Creative Writing from California’s Lancaster Prison

Release Date: APRIL 2020

80 pages. 6 x 9in.
ISBN 1-882688-58-9




Make a Poem Cry is an anthology of poems from one of California’s high-security prisons brought to us through the creative writing classes of Luis J. Rodríguez, sponsored by the Alliance for California Traditional Arts. Rodríguez, who is Tia Chucha Press’s founding editor, and formerly incarcerated writer Kenneth E. Hartman have selected work penned from 2016 to 2018. These are poems, essays, stories, and more mined from the depths of familial, racial, and economic violence. They are imaginings for how to address trouble and crime without punishment, dehumanization, and violence in return. Here’s restorative/transformative justice in action. Here’s redemption in the flesh. Here are voices and viewpoints needed for a just and equitable world for all.
Funded by the Arts for Justice Fund, the project is part of Tia Chucha’s Centro Cultural’s “Trauma to Transformation Program.

About the Editors

Convicted of murder at 19, Kenneth E. Hartman was sentenced to life without the possibility of parole. After serving 38 years, former California Governor Edmund G. Brown, Jr. commuted his sentence and Hartman was paroled in 2017. He’s presently a freelance writer who’s also working as a development coordinator and prison programs specialist for a Los Angeles-area nonprofit involved in prison rehabilitation programs. His 2009 memoir Mother California: A Story of Redemption Behind Bars won the 2010 Eric Hoffer Award. Hartman edited Too Cruel, Not Unusual Enough, a collection of prisoner writings about life without the possibility of parole sentences, winner of a 2014 Independent Publisher Book Award. His work has appeared in the New York Times and Harper’s. 

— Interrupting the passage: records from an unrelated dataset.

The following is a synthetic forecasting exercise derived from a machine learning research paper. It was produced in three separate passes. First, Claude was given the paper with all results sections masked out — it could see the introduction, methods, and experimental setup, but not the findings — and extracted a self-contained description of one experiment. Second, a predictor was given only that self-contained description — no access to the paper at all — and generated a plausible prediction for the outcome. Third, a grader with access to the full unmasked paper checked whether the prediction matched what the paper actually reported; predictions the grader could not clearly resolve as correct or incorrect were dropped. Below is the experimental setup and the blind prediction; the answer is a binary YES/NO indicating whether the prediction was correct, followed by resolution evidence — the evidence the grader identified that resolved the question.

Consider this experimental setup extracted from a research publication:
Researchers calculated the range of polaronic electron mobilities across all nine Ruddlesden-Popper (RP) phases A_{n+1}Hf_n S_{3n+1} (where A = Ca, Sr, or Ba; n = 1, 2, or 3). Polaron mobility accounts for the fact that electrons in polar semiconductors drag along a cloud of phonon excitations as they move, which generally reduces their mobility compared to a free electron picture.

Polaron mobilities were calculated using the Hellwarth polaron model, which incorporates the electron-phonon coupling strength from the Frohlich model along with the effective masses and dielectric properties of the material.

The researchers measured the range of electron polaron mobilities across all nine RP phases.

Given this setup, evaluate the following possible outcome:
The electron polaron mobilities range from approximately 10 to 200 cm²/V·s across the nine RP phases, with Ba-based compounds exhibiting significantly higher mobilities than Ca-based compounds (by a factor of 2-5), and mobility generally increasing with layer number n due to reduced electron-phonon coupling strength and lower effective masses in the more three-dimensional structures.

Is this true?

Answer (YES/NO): NO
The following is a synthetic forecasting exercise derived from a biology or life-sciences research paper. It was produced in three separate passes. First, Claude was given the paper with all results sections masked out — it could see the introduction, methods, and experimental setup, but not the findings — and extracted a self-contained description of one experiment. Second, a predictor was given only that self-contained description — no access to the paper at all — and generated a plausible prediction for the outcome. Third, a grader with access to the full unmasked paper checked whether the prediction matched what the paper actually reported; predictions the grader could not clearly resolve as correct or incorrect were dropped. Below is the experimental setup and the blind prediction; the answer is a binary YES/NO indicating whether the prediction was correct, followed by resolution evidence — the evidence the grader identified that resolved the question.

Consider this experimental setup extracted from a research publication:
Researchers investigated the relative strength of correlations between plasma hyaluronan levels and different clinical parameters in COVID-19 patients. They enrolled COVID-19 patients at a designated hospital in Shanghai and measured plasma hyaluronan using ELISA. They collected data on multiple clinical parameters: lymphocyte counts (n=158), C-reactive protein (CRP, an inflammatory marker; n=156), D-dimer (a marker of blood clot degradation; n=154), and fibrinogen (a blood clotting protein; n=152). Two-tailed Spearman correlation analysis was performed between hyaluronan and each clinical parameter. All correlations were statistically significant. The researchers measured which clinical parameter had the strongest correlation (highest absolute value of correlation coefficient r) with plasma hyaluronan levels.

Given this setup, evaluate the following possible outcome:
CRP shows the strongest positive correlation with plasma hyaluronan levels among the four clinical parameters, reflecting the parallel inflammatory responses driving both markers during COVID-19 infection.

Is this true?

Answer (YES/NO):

For 40 years Luis J. Rodriguez has taught creative writing as well as conducted poetry readings, lectures, and healing circles in prisons, juvenile lockups, and jails throughout the United States, Mexico, Central America, South America, and Europe. He’s the founding editor of Tia Chucha Press and co-founder of Tia Chucha’s Centro Cultural & Bookstore in the San Fernando Valley section of Los Angeles. He has 15 books in poetry, children’s literature, fiction, and non-fiction, including the best-selling memoir “Always Running, La Vida Loca, Gang Days in L.A.”

"There are few places left where putting pen to paper remains the dominant mode of formal communication, but so it is inside the jails and prisons of this country. Whether it’s sad letters to family members, or desperate pleas to heedless courts and government functionaries, or long, passionate missives to lovers on the other side of the fences, the average man or woman in prison talks to the rest of the world through words written on paper.”